[TASK ITEM] Using the records below, repeat exactly the lines from the one holding "27 Membre States" through the one holding "GTA 5 Play As", both ends included, and no others.

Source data
____
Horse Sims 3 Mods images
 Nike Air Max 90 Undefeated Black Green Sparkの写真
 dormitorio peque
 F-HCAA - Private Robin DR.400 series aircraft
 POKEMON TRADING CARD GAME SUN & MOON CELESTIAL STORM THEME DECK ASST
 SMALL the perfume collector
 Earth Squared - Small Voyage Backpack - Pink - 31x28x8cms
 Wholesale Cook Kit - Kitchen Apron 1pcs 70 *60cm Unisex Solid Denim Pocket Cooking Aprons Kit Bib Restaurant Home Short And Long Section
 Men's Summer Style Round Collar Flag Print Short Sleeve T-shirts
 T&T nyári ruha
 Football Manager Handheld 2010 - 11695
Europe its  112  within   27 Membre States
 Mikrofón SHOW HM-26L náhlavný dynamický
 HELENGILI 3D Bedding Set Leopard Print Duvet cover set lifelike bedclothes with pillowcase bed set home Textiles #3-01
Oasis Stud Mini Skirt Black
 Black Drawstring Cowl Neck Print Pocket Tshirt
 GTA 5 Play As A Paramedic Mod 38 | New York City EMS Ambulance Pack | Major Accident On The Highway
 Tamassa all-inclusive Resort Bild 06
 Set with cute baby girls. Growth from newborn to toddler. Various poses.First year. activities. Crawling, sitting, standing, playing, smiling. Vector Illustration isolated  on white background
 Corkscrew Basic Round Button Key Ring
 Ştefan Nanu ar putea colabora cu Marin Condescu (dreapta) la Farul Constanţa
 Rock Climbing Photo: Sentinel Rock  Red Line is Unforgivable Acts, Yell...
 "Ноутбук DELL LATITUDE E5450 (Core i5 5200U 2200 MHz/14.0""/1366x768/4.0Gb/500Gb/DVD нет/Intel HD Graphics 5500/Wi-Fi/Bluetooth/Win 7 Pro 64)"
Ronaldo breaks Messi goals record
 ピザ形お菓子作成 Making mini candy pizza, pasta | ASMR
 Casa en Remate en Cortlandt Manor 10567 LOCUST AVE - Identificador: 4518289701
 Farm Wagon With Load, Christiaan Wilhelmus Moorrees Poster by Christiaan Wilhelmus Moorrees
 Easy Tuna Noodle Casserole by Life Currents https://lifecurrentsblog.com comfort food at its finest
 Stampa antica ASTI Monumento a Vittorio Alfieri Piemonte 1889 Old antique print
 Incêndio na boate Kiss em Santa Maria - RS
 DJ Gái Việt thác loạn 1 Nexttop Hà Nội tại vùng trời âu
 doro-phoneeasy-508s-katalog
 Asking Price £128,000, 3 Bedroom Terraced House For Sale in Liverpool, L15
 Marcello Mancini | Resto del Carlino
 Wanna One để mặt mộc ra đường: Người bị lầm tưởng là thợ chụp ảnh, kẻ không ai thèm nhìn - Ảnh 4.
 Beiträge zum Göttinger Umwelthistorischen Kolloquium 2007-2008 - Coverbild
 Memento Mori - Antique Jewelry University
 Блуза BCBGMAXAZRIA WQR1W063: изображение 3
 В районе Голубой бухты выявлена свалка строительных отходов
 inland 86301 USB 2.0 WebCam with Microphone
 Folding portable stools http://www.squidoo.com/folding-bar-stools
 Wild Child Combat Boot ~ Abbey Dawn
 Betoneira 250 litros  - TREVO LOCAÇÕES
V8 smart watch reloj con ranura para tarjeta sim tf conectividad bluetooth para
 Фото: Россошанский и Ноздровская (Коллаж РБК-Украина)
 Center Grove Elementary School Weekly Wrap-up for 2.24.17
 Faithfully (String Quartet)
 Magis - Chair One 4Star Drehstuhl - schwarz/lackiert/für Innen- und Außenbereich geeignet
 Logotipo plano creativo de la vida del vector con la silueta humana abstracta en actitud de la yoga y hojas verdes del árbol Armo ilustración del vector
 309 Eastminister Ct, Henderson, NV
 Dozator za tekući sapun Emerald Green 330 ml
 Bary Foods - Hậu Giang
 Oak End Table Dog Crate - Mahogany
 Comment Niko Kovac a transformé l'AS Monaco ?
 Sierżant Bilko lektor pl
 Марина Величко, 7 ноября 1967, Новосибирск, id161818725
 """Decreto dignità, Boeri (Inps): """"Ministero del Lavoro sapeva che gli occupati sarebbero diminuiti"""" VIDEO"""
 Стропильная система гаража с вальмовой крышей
____
[ANSWER BOX]
Europe its  112  within   27 Membre States
 Mikrofón SHOW HM-26L náhlavný dynamický
 HELENGILI 3D Bedding Set Leopard Print Duvet cover set lifelike bedclothes with pillowcase bed set home Textiles #3-01
Oasis Stud Mini Skirt Black
 Black Drawstring Cowl Neck Print Pocket Tshirt
 GTA 5 Play As A Paramedic Mod 38 | New York City EMS Ambulance Pack | Major Accident On The Highway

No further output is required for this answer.